=== What is asked ===
Leave out the pictures and copy every record exactly.

=== Provided material ===
>> START

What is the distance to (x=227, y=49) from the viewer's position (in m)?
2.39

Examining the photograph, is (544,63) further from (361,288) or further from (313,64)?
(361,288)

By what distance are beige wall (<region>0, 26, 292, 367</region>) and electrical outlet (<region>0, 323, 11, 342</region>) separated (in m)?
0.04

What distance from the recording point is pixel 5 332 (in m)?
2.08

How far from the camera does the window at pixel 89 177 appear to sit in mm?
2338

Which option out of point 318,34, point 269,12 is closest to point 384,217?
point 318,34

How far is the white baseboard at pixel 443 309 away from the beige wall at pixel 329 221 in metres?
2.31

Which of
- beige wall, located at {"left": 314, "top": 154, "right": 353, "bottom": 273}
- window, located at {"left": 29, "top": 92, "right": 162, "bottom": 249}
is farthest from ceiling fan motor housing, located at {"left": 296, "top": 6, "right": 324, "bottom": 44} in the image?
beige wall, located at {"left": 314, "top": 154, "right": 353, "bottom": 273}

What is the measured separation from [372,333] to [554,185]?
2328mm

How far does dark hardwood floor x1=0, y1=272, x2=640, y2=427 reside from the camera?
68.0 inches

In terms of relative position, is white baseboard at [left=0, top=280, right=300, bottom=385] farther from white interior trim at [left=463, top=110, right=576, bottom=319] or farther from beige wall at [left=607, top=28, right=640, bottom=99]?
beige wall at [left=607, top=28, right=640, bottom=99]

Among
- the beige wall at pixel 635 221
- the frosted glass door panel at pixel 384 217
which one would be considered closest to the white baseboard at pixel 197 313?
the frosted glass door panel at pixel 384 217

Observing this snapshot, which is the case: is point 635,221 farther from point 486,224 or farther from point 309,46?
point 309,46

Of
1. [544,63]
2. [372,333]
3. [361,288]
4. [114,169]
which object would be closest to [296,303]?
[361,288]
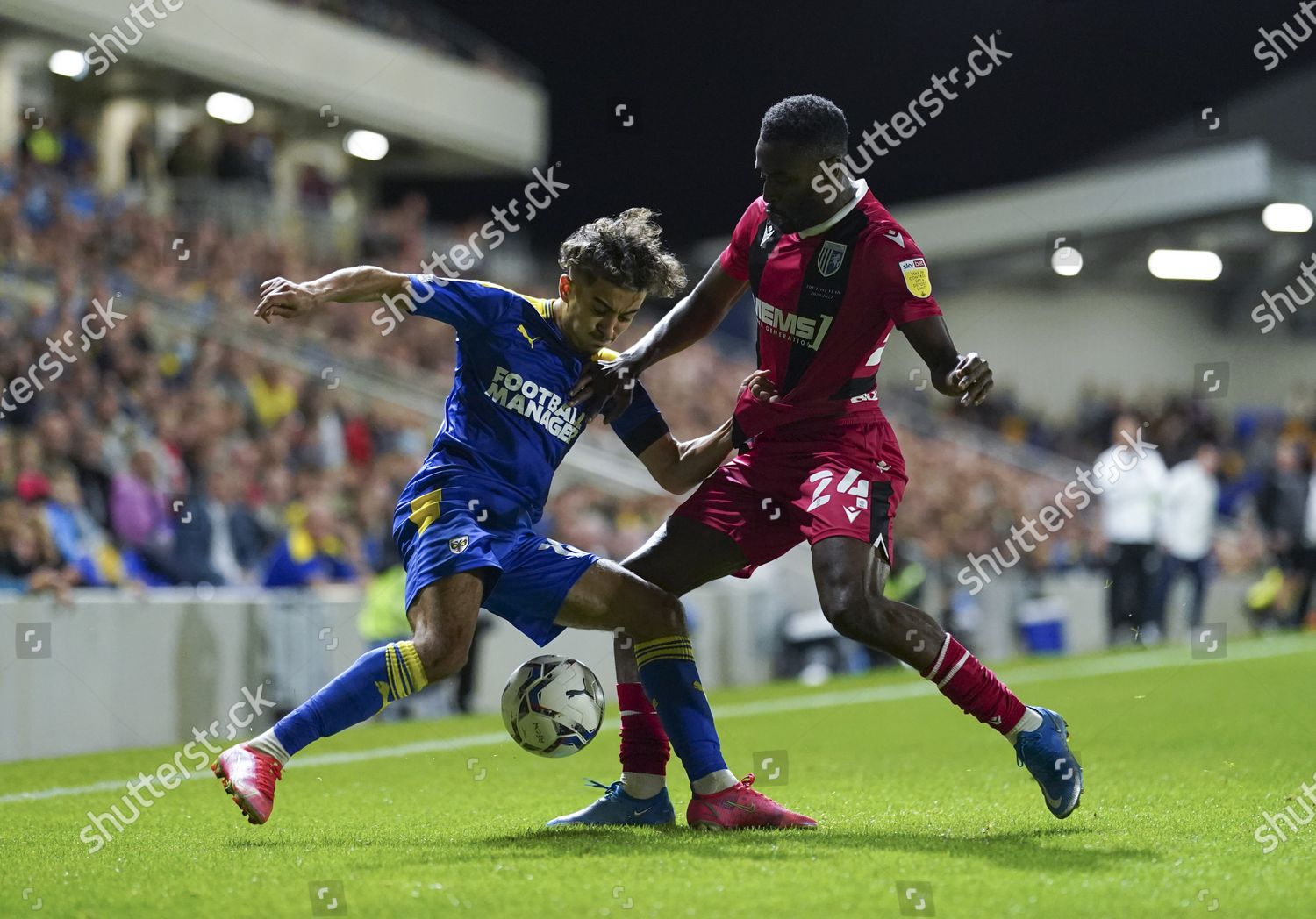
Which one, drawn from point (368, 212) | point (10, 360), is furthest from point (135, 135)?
point (10, 360)

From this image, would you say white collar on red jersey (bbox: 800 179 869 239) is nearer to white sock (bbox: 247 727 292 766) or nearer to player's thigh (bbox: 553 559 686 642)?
player's thigh (bbox: 553 559 686 642)

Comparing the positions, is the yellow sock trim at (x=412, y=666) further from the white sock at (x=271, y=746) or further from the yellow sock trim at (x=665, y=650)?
the yellow sock trim at (x=665, y=650)

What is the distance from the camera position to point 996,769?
7.19m

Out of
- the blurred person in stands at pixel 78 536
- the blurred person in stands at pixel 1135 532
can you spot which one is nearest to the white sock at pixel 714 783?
the blurred person in stands at pixel 78 536

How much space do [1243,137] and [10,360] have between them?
980 inches

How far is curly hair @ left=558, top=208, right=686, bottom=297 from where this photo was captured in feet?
16.6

>> END

=== Answer to this exercise ===
What is the distance to (x=227, y=49) from the viewer's position (in m)?
2.39

Examining the photograph, is (544,63) further from (361,288) or further from (313,64)?
(361,288)

By what distance are beige wall (<region>0, 26, 292, 367</region>) and electrical outlet (<region>0, 323, 11, 342</region>) separated (in m)?
0.04

What distance from the recording point is pixel 5 332 (in m)?
2.08

How far from the camera does the window at pixel 89 177 appear to sit in mm?
2338

Which option out of point 318,34, point 269,12 is closest to point 384,217?
point 318,34

How far is the white baseboard at pixel 443 309 away from the beige wall at pixel 329 221 in metres?
2.31

Which of
- beige wall, located at {"left": 314, "top": 154, "right": 353, "bottom": 273}
- window, located at {"left": 29, "top": 92, "right": 162, "bottom": 249}
is farthest from ceiling fan motor housing, located at {"left": 296, "top": 6, "right": 324, "bottom": 44} in the image?
beige wall, located at {"left": 314, "top": 154, "right": 353, "bottom": 273}

What is the measured separation from [372,333] to [554,185]?
2328mm

How far does dark hardwood floor x1=0, y1=272, x2=640, y2=427 reside from the camera?
68.0 inches

In terms of relative position, is white baseboard at [left=0, top=280, right=300, bottom=385] farther from white interior trim at [left=463, top=110, right=576, bottom=319] or farther from beige wall at [left=607, top=28, right=640, bottom=99]?
beige wall at [left=607, top=28, right=640, bottom=99]

Among
- the beige wall at pixel 635 221
- the frosted glass door panel at pixel 384 217
which one would be considered closest to the white baseboard at pixel 197 313?
the frosted glass door panel at pixel 384 217

Observing this snapshot, which is the case: is point 635,221 farther from point 486,224 or farther from point 309,46?
point 309,46

Of
1. [544,63]
2. [372,333]
3. [361,288]
4. [114,169]
which object would be closest to [296,303]?
[361,288]
Which one, drawn from point (368, 212) | point (10, 360), is furthest from point (135, 135)?
point (10, 360)

From this image, would you say white collar on red jersey (bbox: 800 179 869 239) is nearer to white sock (bbox: 247 727 292 766) or nearer to player's thigh (bbox: 553 559 686 642)?
player's thigh (bbox: 553 559 686 642)

Comparing the positions, is the yellow sock trim at (x=412, y=666) further from the white sock at (x=271, y=746) or further from the yellow sock trim at (x=665, y=650)?
the yellow sock trim at (x=665, y=650)

What is the distance from the camera position to point 996,769?
7.19m

Out of
- the blurred person in stands at pixel 78 536
- the blurred person in stands at pixel 1135 532
can you spot which one is nearest to the white sock at pixel 714 783?
the blurred person in stands at pixel 78 536

How much space do [1243,137] and [10,360] have between them?
980 inches

How far is curly hair @ left=558, top=208, right=686, bottom=297 from where this photo was captured in feet?
16.6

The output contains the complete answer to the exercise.